Die Diskussionen über meinen letzten Blogpost zum generischen Maskulinum noch im Kopf las ich gestern im Zug die aktuelle Brandeins mit einem Artikel von Peter Lau über „Menschen, Hippies, Lina: Ein Nein ist für alle lehrreicher als ein Ja“, und dabei fiel mir auf, dass man das Thema wirklich über die rein grammatikalisch-sprachliche Ebene hinaus ausweiten muss. Eigentlich habe ich die Kolumnen von Peter Lau immer sehr geschätzt und fand es schade, dass er in letzter Zeit nicht mehr in Brandeins geschrieben hat, aber in diesem Artikel liefert er leider wirklich ein Paradebeispiel für Texte, die angeblich geschlechtsneutrale Thesen verbreiten, dann aber Frauen ausschließen – sprachlich und letztlich auch inhaltlich. Und zwar ganz ohne dabei die Grammatik zu Hilfe zu nehmen.
So würdigt er das „Erbe der Hippies“ an einigen Beispielen und schreibt dann: „All dies haben natürlich nicht einige Langhaarige durchgesetzt, ….“. Die „Langhaarigen“ sind grammatikalisch nun keine männliche Form, aber dennoch eine sprachliche Umschreibung der „Hippies“, die ausschließlich Männer im Fokus hat. Denn bei den Hippies war nur die „Langhaarigkeit“ der Männer eine Besonderheit, Frauen hatten auch vorher schon lange Haare, unabhängig davon ob sie Hippies waren oder nicht. Die Rede von den „Langhaarigen“ schließt Frauen also sprachlich aus, wenn auch nicht grammatikalisch, denn sie evoziert das Bild einer Bewegung, die nur aus Männern bestanden habe.

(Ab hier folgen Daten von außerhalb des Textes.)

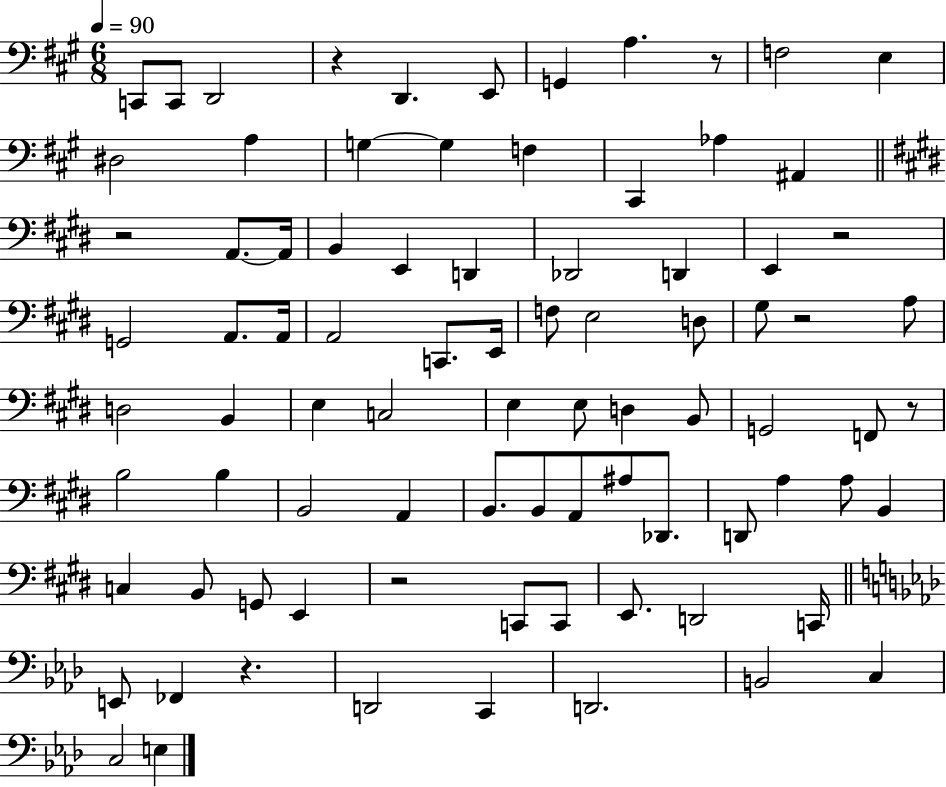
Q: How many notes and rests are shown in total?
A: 85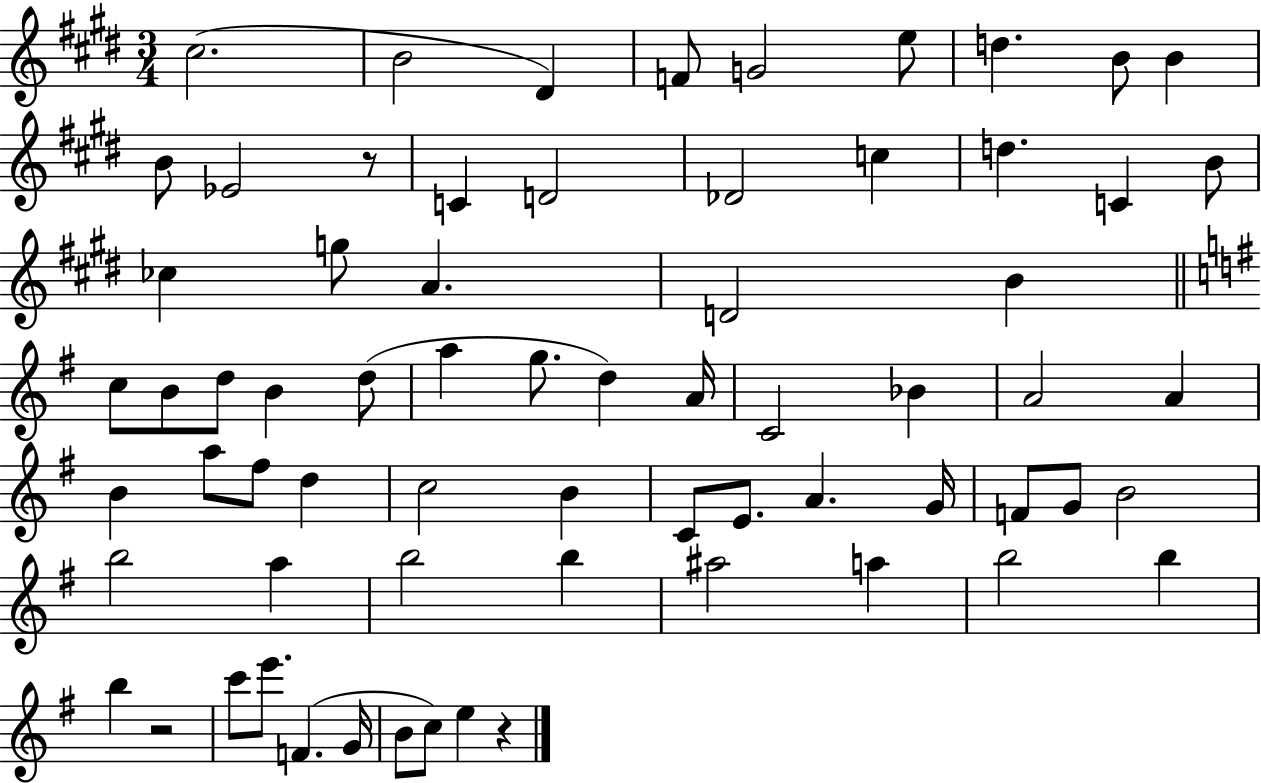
C#5/h. B4/h D#4/q F4/e G4/h E5/e D5/q. B4/e B4/q B4/e Eb4/h R/e C4/q D4/h Db4/h C5/q D5/q. C4/q B4/e CES5/q G5/e A4/q. D4/h B4/q C5/e B4/e D5/e B4/q D5/e A5/q G5/e. D5/q A4/s C4/h Bb4/q A4/h A4/q B4/q A5/e F#5/e D5/q C5/h B4/q C4/e E4/e. A4/q. G4/s F4/e G4/e B4/h B5/h A5/q B5/h B5/q A#5/h A5/q B5/h B5/q B5/q R/h C6/e E6/e. F4/q. G4/s B4/e C5/e E5/q R/q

Dieses „exklusiv männliche“ Schreiben über Bewegungen, die in Wirklichkeit aus Männern und Frauen bestehen, lässt auf eine beschränkte Wahrnehmung der Realität schließen. Peter Lau liefert genau dafür dann sogar noch den Beweis, wenn er etwas später schreibt: „Will ich als Angestellter Tag für Tag Tabellen füllen? Oder lieber auf einer Harley-Davidson mit einer barbusigen Blondine durch die Wüste cruisen?“ Der Angestellte ist nicht nur ein generisches Maskulinum, sondern ein tatsächlicher Mann.

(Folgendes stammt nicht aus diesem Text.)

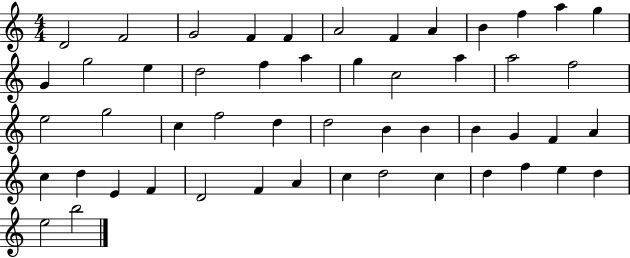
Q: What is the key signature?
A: C major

Das ist nicht weiter schlimm, es spricht nichts dagegen, dass Männer Artikel über männliche Perspektiven auf die Welt schreiben, aber das sollten sie dabei reflektieren und nicht den Anschein erwecken (und damit den Anspruch erheben), sie würden geschlechtsneutrale Artikel über angebliche post-gender-frauen-mitmeinende Themen schreiben.
Schön passend dazu übrigens links von dem Artikel die Anzeige zu einem Schweizerischen Marketing-Tag unter dem Titel „Macher, Macht und Märkte“ mit sechs männlichen Speakern. Thema: „Wie neue Geschäftsfelder entstehen und funktionieren. Und wie man sie nutzt.“ Generisches Maskulinum, my ass.